### Text excerpt
LIKE THEIR COHORTS ACROSS the country, Harvard students were gradually lulled to sleep over the past two years by President Nixon's Vietnamization policy. As American casualties dropped and war news left page one is national newspapers, Harvard and Radcliffe returned to the apolitical days of the pre-1967 era.

Although a hard core of activists still criticized the continuing death and destruction in Vietnam, Nixon's cosmetic overhaul of the killing process placated dissent and the outrage felt by most students as recently as the May 1970 Cambodia invasion quietly slipped into history. Even the Harvard chapter of SDS, long noted for its opposition to the war, turned inward with its anti-Herrnstein campaign. A November 6 antiwar march drew only 5000 people from the entire Boston area: Harvard students guzzled beer at the Princeton game played on the same day.

### Recorded information
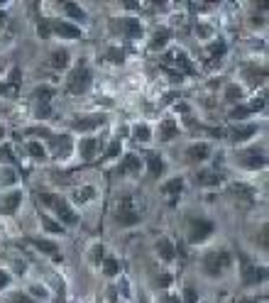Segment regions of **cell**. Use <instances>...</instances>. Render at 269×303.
I'll return each mask as SVG.
<instances>
[{
  "label": "cell",
  "mask_w": 269,
  "mask_h": 303,
  "mask_svg": "<svg viewBox=\"0 0 269 303\" xmlns=\"http://www.w3.org/2000/svg\"><path fill=\"white\" fill-rule=\"evenodd\" d=\"M20 201H22V193H17V191H12V193H7V196H5V201L0 203V211L5 213V215H12V213L17 211V206H20Z\"/></svg>",
  "instance_id": "7c38bea8"
},
{
  "label": "cell",
  "mask_w": 269,
  "mask_h": 303,
  "mask_svg": "<svg viewBox=\"0 0 269 303\" xmlns=\"http://www.w3.org/2000/svg\"><path fill=\"white\" fill-rule=\"evenodd\" d=\"M49 32H52V27H49V25H39V34H42V37H47Z\"/></svg>",
  "instance_id": "bcb514c9"
},
{
  "label": "cell",
  "mask_w": 269,
  "mask_h": 303,
  "mask_svg": "<svg viewBox=\"0 0 269 303\" xmlns=\"http://www.w3.org/2000/svg\"><path fill=\"white\" fill-rule=\"evenodd\" d=\"M220 181H223V176L215 174V171H201V174H196V183L198 186H218Z\"/></svg>",
  "instance_id": "e0dca14e"
},
{
  "label": "cell",
  "mask_w": 269,
  "mask_h": 303,
  "mask_svg": "<svg viewBox=\"0 0 269 303\" xmlns=\"http://www.w3.org/2000/svg\"><path fill=\"white\" fill-rule=\"evenodd\" d=\"M210 154V147L208 145H203V142H198V145H191L188 150H186V156H188V161H203V159H208Z\"/></svg>",
  "instance_id": "30bf717a"
},
{
  "label": "cell",
  "mask_w": 269,
  "mask_h": 303,
  "mask_svg": "<svg viewBox=\"0 0 269 303\" xmlns=\"http://www.w3.org/2000/svg\"><path fill=\"white\" fill-rule=\"evenodd\" d=\"M169 37H172V32L167 30V27H164V30H157V32H154V39H152L150 47L154 49V52H157V49H162V47L169 42Z\"/></svg>",
  "instance_id": "44dd1931"
},
{
  "label": "cell",
  "mask_w": 269,
  "mask_h": 303,
  "mask_svg": "<svg viewBox=\"0 0 269 303\" xmlns=\"http://www.w3.org/2000/svg\"><path fill=\"white\" fill-rule=\"evenodd\" d=\"M225 98H228L230 103H238V100H242V88H240V86H235V83H230V86L225 88Z\"/></svg>",
  "instance_id": "4316f807"
},
{
  "label": "cell",
  "mask_w": 269,
  "mask_h": 303,
  "mask_svg": "<svg viewBox=\"0 0 269 303\" xmlns=\"http://www.w3.org/2000/svg\"><path fill=\"white\" fill-rule=\"evenodd\" d=\"M233 191H235V193H242V196H250V188H247V186H233Z\"/></svg>",
  "instance_id": "ee69618b"
},
{
  "label": "cell",
  "mask_w": 269,
  "mask_h": 303,
  "mask_svg": "<svg viewBox=\"0 0 269 303\" xmlns=\"http://www.w3.org/2000/svg\"><path fill=\"white\" fill-rule=\"evenodd\" d=\"M10 303H34L27 296V294H12V299H10Z\"/></svg>",
  "instance_id": "ab89813d"
},
{
  "label": "cell",
  "mask_w": 269,
  "mask_h": 303,
  "mask_svg": "<svg viewBox=\"0 0 269 303\" xmlns=\"http://www.w3.org/2000/svg\"><path fill=\"white\" fill-rule=\"evenodd\" d=\"M115 220H118L120 225H137V223H140V215L132 208V198H130V196H122V201L118 203Z\"/></svg>",
  "instance_id": "277c9868"
},
{
  "label": "cell",
  "mask_w": 269,
  "mask_h": 303,
  "mask_svg": "<svg viewBox=\"0 0 269 303\" xmlns=\"http://www.w3.org/2000/svg\"><path fill=\"white\" fill-rule=\"evenodd\" d=\"M42 225H44V230H49V232H61V225H57L52 218H47V215H42Z\"/></svg>",
  "instance_id": "836d02e7"
},
{
  "label": "cell",
  "mask_w": 269,
  "mask_h": 303,
  "mask_svg": "<svg viewBox=\"0 0 269 303\" xmlns=\"http://www.w3.org/2000/svg\"><path fill=\"white\" fill-rule=\"evenodd\" d=\"M252 135H257V125H240V127H233V130H230V140H233V142H245V140H250Z\"/></svg>",
  "instance_id": "ba28073f"
},
{
  "label": "cell",
  "mask_w": 269,
  "mask_h": 303,
  "mask_svg": "<svg viewBox=\"0 0 269 303\" xmlns=\"http://www.w3.org/2000/svg\"><path fill=\"white\" fill-rule=\"evenodd\" d=\"M49 27L57 32L59 37H66V39H79V37H81V30H79L76 25H69V22H61V20L52 22Z\"/></svg>",
  "instance_id": "52a82bcc"
},
{
  "label": "cell",
  "mask_w": 269,
  "mask_h": 303,
  "mask_svg": "<svg viewBox=\"0 0 269 303\" xmlns=\"http://www.w3.org/2000/svg\"><path fill=\"white\" fill-rule=\"evenodd\" d=\"M32 291H34V296H47V294H44V291H42V289H39V286H34V289H32Z\"/></svg>",
  "instance_id": "7dc6e473"
},
{
  "label": "cell",
  "mask_w": 269,
  "mask_h": 303,
  "mask_svg": "<svg viewBox=\"0 0 269 303\" xmlns=\"http://www.w3.org/2000/svg\"><path fill=\"white\" fill-rule=\"evenodd\" d=\"M120 152V142H113L110 147H108V159H113V156H118Z\"/></svg>",
  "instance_id": "60d3db41"
},
{
  "label": "cell",
  "mask_w": 269,
  "mask_h": 303,
  "mask_svg": "<svg viewBox=\"0 0 269 303\" xmlns=\"http://www.w3.org/2000/svg\"><path fill=\"white\" fill-rule=\"evenodd\" d=\"M250 113H252V108L242 105V108H235V110L230 113V118H235V120H240V118H245V115H250Z\"/></svg>",
  "instance_id": "e575fe53"
},
{
  "label": "cell",
  "mask_w": 269,
  "mask_h": 303,
  "mask_svg": "<svg viewBox=\"0 0 269 303\" xmlns=\"http://www.w3.org/2000/svg\"><path fill=\"white\" fill-rule=\"evenodd\" d=\"M183 301L186 303H198V294H196L193 289H186V291H183Z\"/></svg>",
  "instance_id": "f35d334b"
},
{
  "label": "cell",
  "mask_w": 269,
  "mask_h": 303,
  "mask_svg": "<svg viewBox=\"0 0 269 303\" xmlns=\"http://www.w3.org/2000/svg\"><path fill=\"white\" fill-rule=\"evenodd\" d=\"M172 284V276H159V286H169Z\"/></svg>",
  "instance_id": "f6af8a7d"
},
{
  "label": "cell",
  "mask_w": 269,
  "mask_h": 303,
  "mask_svg": "<svg viewBox=\"0 0 269 303\" xmlns=\"http://www.w3.org/2000/svg\"><path fill=\"white\" fill-rule=\"evenodd\" d=\"M122 32L130 37V39H137V37H142V25L137 22V20H132V17H127L125 22H122Z\"/></svg>",
  "instance_id": "ac0fdd59"
},
{
  "label": "cell",
  "mask_w": 269,
  "mask_h": 303,
  "mask_svg": "<svg viewBox=\"0 0 269 303\" xmlns=\"http://www.w3.org/2000/svg\"><path fill=\"white\" fill-rule=\"evenodd\" d=\"M79 150H81V156H84L86 161H90V159L95 156V150H98V142H95L93 137H86V140H81Z\"/></svg>",
  "instance_id": "2e32d148"
},
{
  "label": "cell",
  "mask_w": 269,
  "mask_h": 303,
  "mask_svg": "<svg viewBox=\"0 0 269 303\" xmlns=\"http://www.w3.org/2000/svg\"><path fill=\"white\" fill-rule=\"evenodd\" d=\"M52 145H54V156H66L71 152V137H66V135L52 137Z\"/></svg>",
  "instance_id": "4fadbf2b"
},
{
  "label": "cell",
  "mask_w": 269,
  "mask_h": 303,
  "mask_svg": "<svg viewBox=\"0 0 269 303\" xmlns=\"http://www.w3.org/2000/svg\"><path fill=\"white\" fill-rule=\"evenodd\" d=\"M0 161H12V147H0Z\"/></svg>",
  "instance_id": "74e56055"
},
{
  "label": "cell",
  "mask_w": 269,
  "mask_h": 303,
  "mask_svg": "<svg viewBox=\"0 0 269 303\" xmlns=\"http://www.w3.org/2000/svg\"><path fill=\"white\" fill-rule=\"evenodd\" d=\"M27 152H30L34 159H44V156H47V154H44V147H42L39 142H30V145H27Z\"/></svg>",
  "instance_id": "1f68e13d"
},
{
  "label": "cell",
  "mask_w": 269,
  "mask_h": 303,
  "mask_svg": "<svg viewBox=\"0 0 269 303\" xmlns=\"http://www.w3.org/2000/svg\"><path fill=\"white\" fill-rule=\"evenodd\" d=\"M147 166H150L152 176H162V174H164V169H167V164H164L157 154H147Z\"/></svg>",
  "instance_id": "d6986e66"
},
{
  "label": "cell",
  "mask_w": 269,
  "mask_h": 303,
  "mask_svg": "<svg viewBox=\"0 0 269 303\" xmlns=\"http://www.w3.org/2000/svg\"><path fill=\"white\" fill-rule=\"evenodd\" d=\"M2 137H5V130H2V127H0V140H2Z\"/></svg>",
  "instance_id": "681fc988"
},
{
  "label": "cell",
  "mask_w": 269,
  "mask_h": 303,
  "mask_svg": "<svg viewBox=\"0 0 269 303\" xmlns=\"http://www.w3.org/2000/svg\"><path fill=\"white\" fill-rule=\"evenodd\" d=\"M105 122V115H89V118H79V120H74V127L76 130H95V127H100Z\"/></svg>",
  "instance_id": "9c48e42d"
},
{
  "label": "cell",
  "mask_w": 269,
  "mask_h": 303,
  "mask_svg": "<svg viewBox=\"0 0 269 303\" xmlns=\"http://www.w3.org/2000/svg\"><path fill=\"white\" fill-rule=\"evenodd\" d=\"M93 193H95V191H93L90 186H86V188H79V191H76V201H79V203H86V201H90V198H93Z\"/></svg>",
  "instance_id": "4dcf8cb0"
},
{
  "label": "cell",
  "mask_w": 269,
  "mask_h": 303,
  "mask_svg": "<svg viewBox=\"0 0 269 303\" xmlns=\"http://www.w3.org/2000/svg\"><path fill=\"white\" fill-rule=\"evenodd\" d=\"M152 137V130L147 127V125H137L135 127V140H140V142H150Z\"/></svg>",
  "instance_id": "83f0119b"
},
{
  "label": "cell",
  "mask_w": 269,
  "mask_h": 303,
  "mask_svg": "<svg viewBox=\"0 0 269 303\" xmlns=\"http://www.w3.org/2000/svg\"><path fill=\"white\" fill-rule=\"evenodd\" d=\"M240 164L247 166V169H260V166L267 164V156H265L262 150H247L240 154Z\"/></svg>",
  "instance_id": "8992f818"
},
{
  "label": "cell",
  "mask_w": 269,
  "mask_h": 303,
  "mask_svg": "<svg viewBox=\"0 0 269 303\" xmlns=\"http://www.w3.org/2000/svg\"><path fill=\"white\" fill-rule=\"evenodd\" d=\"M242 264H245V284H257V281H265L267 276V269H255L250 267V262L242 257Z\"/></svg>",
  "instance_id": "8fae6325"
},
{
  "label": "cell",
  "mask_w": 269,
  "mask_h": 303,
  "mask_svg": "<svg viewBox=\"0 0 269 303\" xmlns=\"http://www.w3.org/2000/svg\"><path fill=\"white\" fill-rule=\"evenodd\" d=\"M39 201H42L44 206L54 208V211H57V215H59L66 225H76V223H79V215L71 211V206H69L64 198H57V196H52V193H42V196H39Z\"/></svg>",
  "instance_id": "6da1fadb"
},
{
  "label": "cell",
  "mask_w": 269,
  "mask_h": 303,
  "mask_svg": "<svg viewBox=\"0 0 269 303\" xmlns=\"http://www.w3.org/2000/svg\"><path fill=\"white\" fill-rule=\"evenodd\" d=\"M0 93H7V86H2V83H0Z\"/></svg>",
  "instance_id": "c3c4849f"
},
{
  "label": "cell",
  "mask_w": 269,
  "mask_h": 303,
  "mask_svg": "<svg viewBox=\"0 0 269 303\" xmlns=\"http://www.w3.org/2000/svg\"><path fill=\"white\" fill-rule=\"evenodd\" d=\"M162 191L169 193V196H177V193L183 191V179H172V181H167L164 186H162Z\"/></svg>",
  "instance_id": "d4e9b609"
},
{
  "label": "cell",
  "mask_w": 269,
  "mask_h": 303,
  "mask_svg": "<svg viewBox=\"0 0 269 303\" xmlns=\"http://www.w3.org/2000/svg\"><path fill=\"white\" fill-rule=\"evenodd\" d=\"M52 95H54V91H52L49 86H44V88H37V91H34V98H37L39 103H49V98H52Z\"/></svg>",
  "instance_id": "f546056e"
},
{
  "label": "cell",
  "mask_w": 269,
  "mask_h": 303,
  "mask_svg": "<svg viewBox=\"0 0 269 303\" xmlns=\"http://www.w3.org/2000/svg\"><path fill=\"white\" fill-rule=\"evenodd\" d=\"M103 254H105L103 244H95V247H93V262H103V259H105Z\"/></svg>",
  "instance_id": "8d00e7d4"
},
{
  "label": "cell",
  "mask_w": 269,
  "mask_h": 303,
  "mask_svg": "<svg viewBox=\"0 0 269 303\" xmlns=\"http://www.w3.org/2000/svg\"><path fill=\"white\" fill-rule=\"evenodd\" d=\"M140 169H142V161H140V156H137V154H127V156L122 159V164H120V174L140 171Z\"/></svg>",
  "instance_id": "5bb4252c"
},
{
  "label": "cell",
  "mask_w": 269,
  "mask_h": 303,
  "mask_svg": "<svg viewBox=\"0 0 269 303\" xmlns=\"http://www.w3.org/2000/svg\"><path fill=\"white\" fill-rule=\"evenodd\" d=\"M64 12H66L69 17H74V20H86V12H84L76 2H64Z\"/></svg>",
  "instance_id": "cb8c5ba5"
},
{
  "label": "cell",
  "mask_w": 269,
  "mask_h": 303,
  "mask_svg": "<svg viewBox=\"0 0 269 303\" xmlns=\"http://www.w3.org/2000/svg\"><path fill=\"white\" fill-rule=\"evenodd\" d=\"M225 49H228V47H225V42H213V44L208 47V54L218 59V57H223V54H225Z\"/></svg>",
  "instance_id": "f1b7e54d"
},
{
  "label": "cell",
  "mask_w": 269,
  "mask_h": 303,
  "mask_svg": "<svg viewBox=\"0 0 269 303\" xmlns=\"http://www.w3.org/2000/svg\"><path fill=\"white\" fill-rule=\"evenodd\" d=\"M210 232H213V223L208 220H193L191 223V235H188V240L193 244L203 242V240H208Z\"/></svg>",
  "instance_id": "5b68a950"
},
{
  "label": "cell",
  "mask_w": 269,
  "mask_h": 303,
  "mask_svg": "<svg viewBox=\"0 0 269 303\" xmlns=\"http://www.w3.org/2000/svg\"><path fill=\"white\" fill-rule=\"evenodd\" d=\"M54 69H64L66 64H69V52H64V49H57L54 54H52V61H49Z\"/></svg>",
  "instance_id": "484cf974"
},
{
  "label": "cell",
  "mask_w": 269,
  "mask_h": 303,
  "mask_svg": "<svg viewBox=\"0 0 269 303\" xmlns=\"http://www.w3.org/2000/svg\"><path fill=\"white\" fill-rule=\"evenodd\" d=\"M164 64H167V66H169V64H177L181 71L191 74V64H188V59H186V54H183V52H174V54H169V57L164 59Z\"/></svg>",
  "instance_id": "9a60e30c"
},
{
  "label": "cell",
  "mask_w": 269,
  "mask_h": 303,
  "mask_svg": "<svg viewBox=\"0 0 269 303\" xmlns=\"http://www.w3.org/2000/svg\"><path fill=\"white\" fill-rule=\"evenodd\" d=\"M157 252H159V257L167 259V262L174 259V244L169 242V240H159V242H157Z\"/></svg>",
  "instance_id": "603a6c76"
},
{
  "label": "cell",
  "mask_w": 269,
  "mask_h": 303,
  "mask_svg": "<svg viewBox=\"0 0 269 303\" xmlns=\"http://www.w3.org/2000/svg\"><path fill=\"white\" fill-rule=\"evenodd\" d=\"M240 303H255V301H250V299H245V301H240Z\"/></svg>",
  "instance_id": "f907efd6"
},
{
  "label": "cell",
  "mask_w": 269,
  "mask_h": 303,
  "mask_svg": "<svg viewBox=\"0 0 269 303\" xmlns=\"http://www.w3.org/2000/svg\"><path fill=\"white\" fill-rule=\"evenodd\" d=\"M108 57H110V61H115V64H122L125 61V52L122 49H110Z\"/></svg>",
  "instance_id": "d590c367"
},
{
  "label": "cell",
  "mask_w": 269,
  "mask_h": 303,
  "mask_svg": "<svg viewBox=\"0 0 269 303\" xmlns=\"http://www.w3.org/2000/svg\"><path fill=\"white\" fill-rule=\"evenodd\" d=\"M230 262H233L230 252H225V249H215V252H208V254H206L203 267H206V272H208L210 276H220V274L230 267Z\"/></svg>",
  "instance_id": "7a4b0ae2"
},
{
  "label": "cell",
  "mask_w": 269,
  "mask_h": 303,
  "mask_svg": "<svg viewBox=\"0 0 269 303\" xmlns=\"http://www.w3.org/2000/svg\"><path fill=\"white\" fill-rule=\"evenodd\" d=\"M32 244L37 247V249H42V252H47V254H52V257H59V247L57 242H52V240H32Z\"/></svg>",
  "instance_id": "ffe728a7"
},
{
  "label": "cell",
  "mask_w": 269,
  "mask_h": 303,
  "mask_svg": "<svg viewBox=\"0 0 269 303\" xmlns=\"http://www.w3.org/2000/svg\"><path fill=\"white\" fill-rule=\"evenodd\" d=\"M10 81H12V86H17V83H20V69H12V74H10Z\"/></svg>",
  "instance_id": "7bdbcfd3"
},
{
  "label": "cell",
  "mask_w": 269,
  "mask_h": 303,
  "mask_svg": "<svg viewBox=\"0 0 269 303\" xmlns=\"http://www.w3.org/2000/svg\"><path fill=\"white\" fill-rule=\"evenodd\" d=\"M0 20H5V15H2V12H0Z\"/></svg>",
  "instance_id": "816d5d0a"
},
{
  "label": "cell",
  "mask_w": 269,
  "mask_h": 303,
  "mask_svg": "<svg viewBox=\"0 0 269 303\" xmlns=\"http://www.w3.org/2000/svg\"><path fill=\"white\" fill-rule=\"evenodd\" d=\"M174 135H177V122L174 120H164L162 122V127H159V137H162L164 142H169Z\"/></svg>",
  "instance_id": "7402d4cb"
},
{
  "label": "cell",
  "mask_w": 269,
  "mask_h": 303,
  "mask_svg": "<svg viewBox=\"0 0 269 303\" xmlns=\"http://www.w3.org/2000/svg\"><path fill=\"white\" fill-rule=\"evenodd\" d=\"M7 284H10V276H7V272H2V269H0V289H5Z\"/></svg>",
  "instance_id": "b9f144b4"
},
{
  "label": "cell",
  "mask_w": 269,
  "mask_h": 303,
  "mask_svg": "<svg viewBox=\"0 0 269 303\" xmlns=\"http://www.w3.org/2000/svg\"><path fill=\"white\" fill-rule=\"evenodd\" d=\"M100 264H103V272L108 274V276H115L118 274V262L115 259H103Z\"/></svg>",
  "instance_id": "d6a6232c"
},
{
  "label": "cell",
  "mask_w": 269,
  "mask_h": 303,
  "mask_svg": "<svg viewBox=\"0 0 269 303\" xmlns=\"http://www.w3.org/2000/svg\"><path fill=\"white\" fill-rule=\"evenodd\" d=\"M89 86H90V71H89V66L79 64V66L71 71V76H69V91L76 93V95H81L84 91H89Z\"/></svg>",
  "instance_id": "3957f363"
}]
</instances>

### Set problem
Repeat the passage on Harvard students and the Vietnam War in full, word for word. Rely only on the passage on Harvard students and the Vietnam War, not the data.

### Answer in full
LIKE THEIR COHORTS ACROSS the country, Harvard students were gradually lulled to sleep over the past two years by President Nixon's Vietnamization policy. As American casualties dropped and war news left page one is national newspapers, Harvard and Radcliffe returned to the apolitical days of the pre-1967 era.

Although a hard core of activists still criticized the continuing death and destruction in Vietnam, Nixon's cosmetic overhaul of the killing process placated dissent and the outrage felt by most students as recently as the May 1970 Cambodia invasion quietly slipped into history. Even the Harvard chapter of SDS, long noted for its opposition to the war, turned inward with its anti-Herrnstein campaign. A November 6 antiwar march drew only 5000 people from the entire Boston area: Harvard students guzzled beer at the Princeton game played on the same day.